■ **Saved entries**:
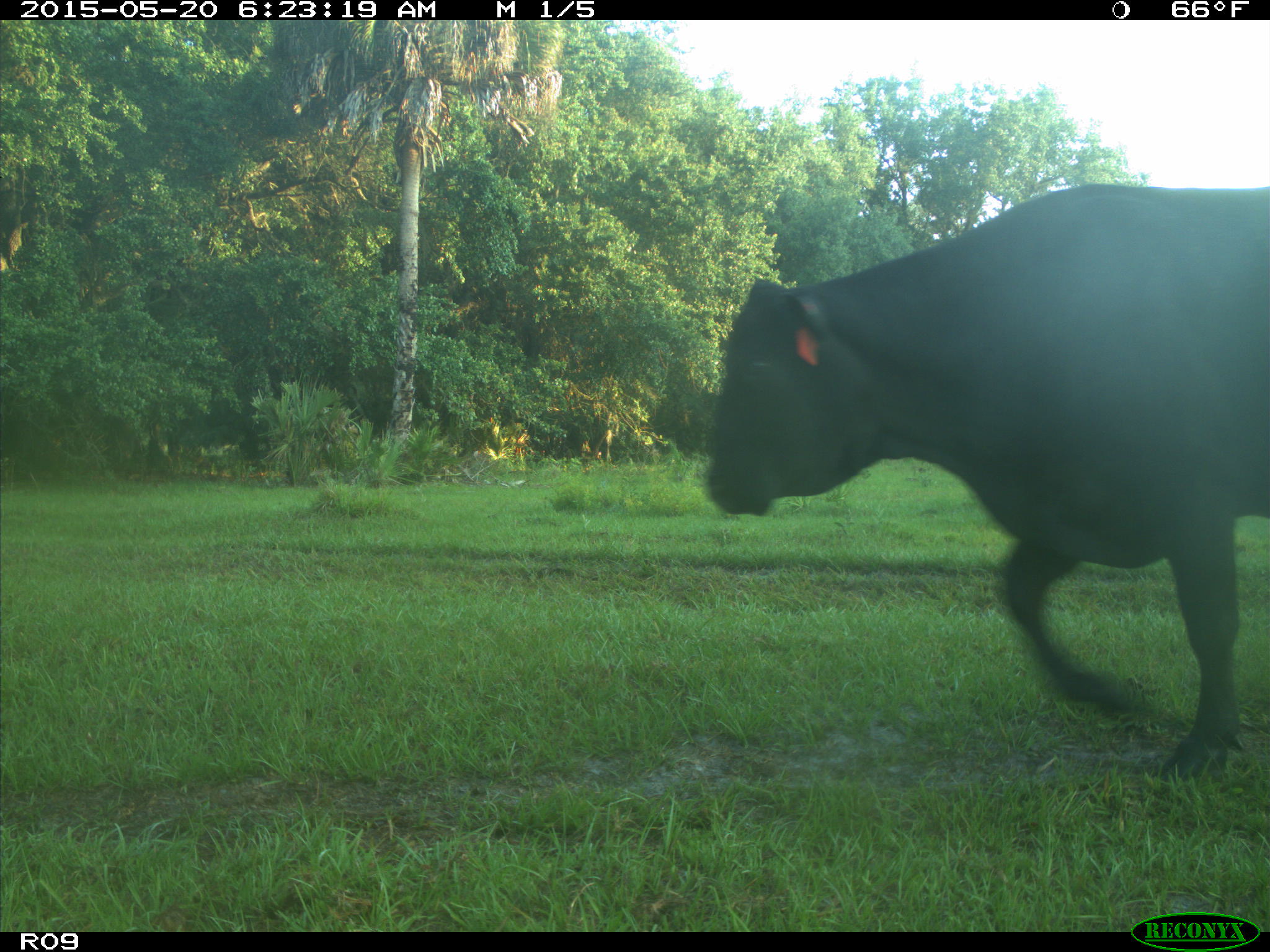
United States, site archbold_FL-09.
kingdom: Animalia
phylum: Chordata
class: Mammalia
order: Artiodactyla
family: Bovidae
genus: Bos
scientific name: Bos taurus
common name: domestic cow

■ **WHAT THIS TASK INVOLVES**:
Set down, exactly as they appear, the line holding "phylum: Chordata" and every line after it until the records end.

■ **SOLUTION TO THE EXERCISE**:
phylum: Chordata
class: Mammalia
order: Artiodactyla
family: Bovidae
genus: Bos
scientific name: Bos taurus
common name: domestic cow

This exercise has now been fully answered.